Well, it was done in such a lovely and original way using art like you did.
That was a credit to particularly the main creative on that side, [executive creative director] Kevin [Brady]. It was like, what better way to stand your ground than use kindness and beauty as opposed to being adamant or being too defensive or being too on the offensive. The beautiful thing about that video is it also illustrated the fact that, yeah, in so many factors of life there are going to be negative, negative, negative opinions and pushback and pretty sad and hateful things said. The flip side of that is there was so much positivity [in response to the campaign] that overwhelmed the negativity. It made you think, “We are doing the right thing.” Your audience helps you. They become the advocates.
If the Honey Maid “This Is Wholesome” spot had run in say, 1992, you wouldn’t have been able to respond so quickly in that way that you did. Do you ever marvel at the things the Internet allows you to do these days?
I think we’re storytellers, and that’s a generic word, but back in the day before the Internet was so prevalent we were storytellers. We would put a neat package out in the world with a beginning, middle and end. Nowadays, we can instigate the story but we can let it flourish, and we can nudge it along the way.
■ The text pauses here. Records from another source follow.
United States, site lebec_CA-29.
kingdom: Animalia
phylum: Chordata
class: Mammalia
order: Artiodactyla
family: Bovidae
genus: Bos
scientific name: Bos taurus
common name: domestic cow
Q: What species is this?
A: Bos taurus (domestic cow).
Can you talk more about this subject? I’m wondering if all of the possibilities created in the digital space in the last 20 years have had a major impact on the way you do you job as a creative person.
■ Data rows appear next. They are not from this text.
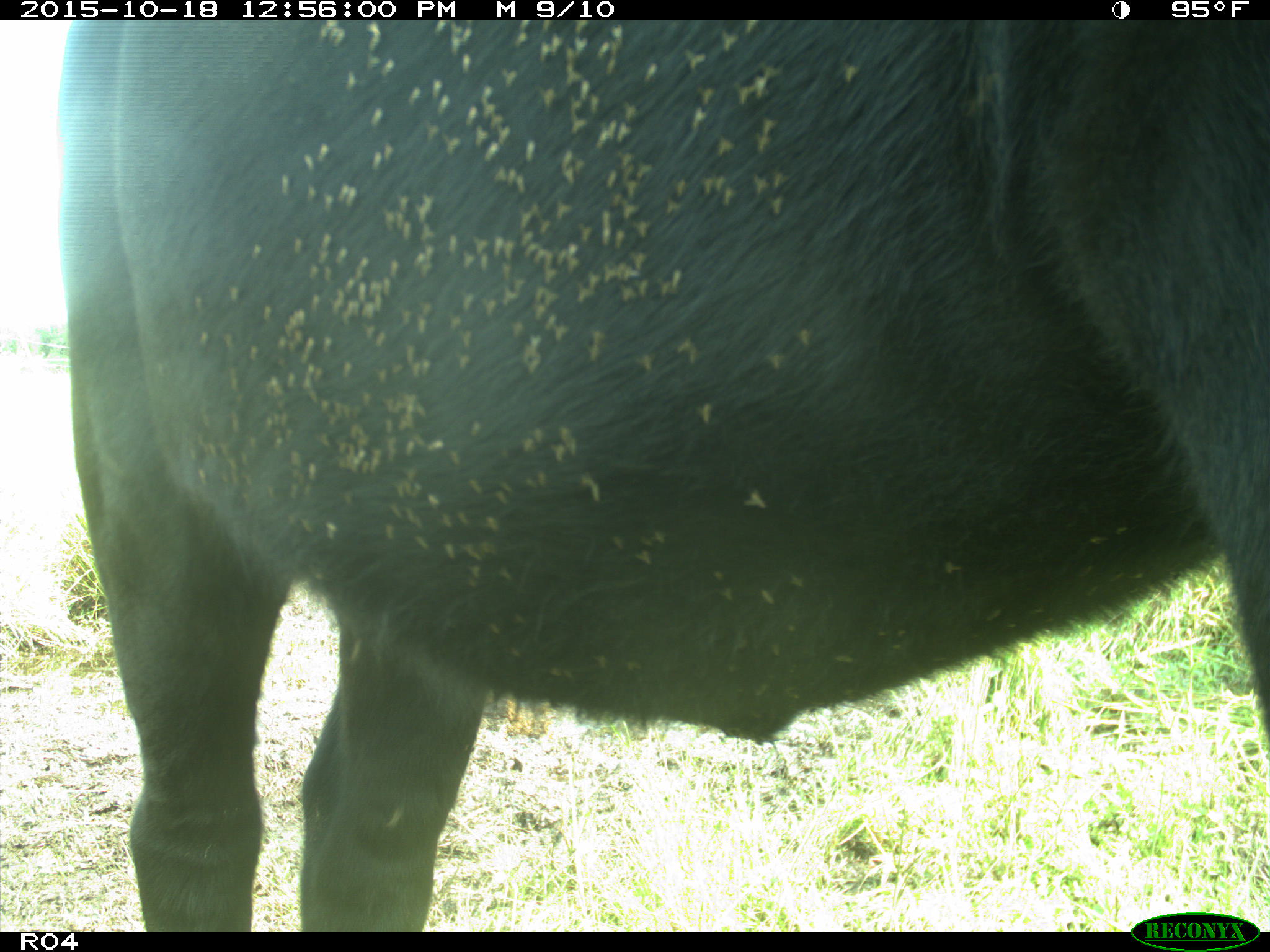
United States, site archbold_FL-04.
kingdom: Animalia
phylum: Chordata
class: Mammalia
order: Artiodactyla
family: Bovidae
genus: Bos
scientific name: Bos taurus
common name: domestic cow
I think the fundamentals haven’t changed. Fundamentally, you have to do something that people want to engage in. There are two parts to it. I think on some levels it can be overwhelming in the sense that you feel like some people or clients sort of feel like they have to chase the latest and try new things, and that can be dangerous. But I think, if anything, it has put even more pressure on us to be better. That’s the one thing I like about the changing landscape is that consumers don’t have to endure what we create anymore. Creatives have to create work consumers want to engage in.
You recently hired Niklas Lindstrom as the new head of interactive production at Droga5. Did you give him a mandate when he took the job? What are you looking for him to bring to that position?
Niklas has an impressive track record, and I think we do as well, so we’re thinking together we can do even more exciting things. I mean, I feel like we’ve grown a great deal. We’re privileged to have some amazing clients. Our canvases are getting bigger and bigger, and we want to grow without compromise, and the more great brains you bring in, the better really. The mandate wasn’t sort of like we suddenly want to push into places we haven’t been — we just want to be better and better at what we do. It’s weird because if you broke down what amount of work we do that’s traditional and what’s digital, I wouldn't even know anymore. We don’t really have these conversations in the office at all.
It seems like those of us outside of the agencies are obsessing about that while those of you inside the agencies appear to be simply thinking about coming up with great ideas.
One hundred percent, and it’s only a great idea if it works, and it gets out there. Gone are the days where you just create something in an artificial environment like a boardroom, where you present it, and then you just put it out in the world, and that’s it. It’s much more about what the idea is and where it’s going to go and what we want the ramifications to be, and so you really need to think about the whole system.